Problem
The relationship of a house to a street is often confused: either the house opens entirely to the street and there is no privacy; or the house turns its back on the street, and communion with street life is lost.
Solution
Let the common rooms open onto a wide terrace of a porch which looks into the street. Raise the terrace slightly above street level and protect it with a low wall, which you can see over if you sit near it, but which prevents people on the street from looking into the common rooms.
Related Patterns
… among the common areas and sitting spaces - Common Areas at the Heart (129), Sequence of Sitting Spaces (142) - there is a need for one, at least, which puts the people in the house in touch with the world of the street outside the house. This pattern helps to create the Half-Hidden Garden (111) and gives life to the street - Green Streets (51) or Pedestrian Street (100).
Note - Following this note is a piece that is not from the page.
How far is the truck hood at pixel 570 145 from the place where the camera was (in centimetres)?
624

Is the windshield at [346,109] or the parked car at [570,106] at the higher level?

If possible, place the terrace in a position which is also congruent with natural contours - Terraced Slope (169). The wall, if low enough, can be a Sitting Wall (243); in other cases, where you want more privacy, you can build a full garden wall, with openings in it, almost like windows, which make the connection with the street - Garden Wall (173), Half-Open Wall (193). In any case, surround the terrace with enough things to give it at least the partial feeling of a room - Outdoor Room (163) …
Alexander, Christopher. A Pattern Language: Towns, Buildings, Construction. Oxford University Press, 1977, p. 664.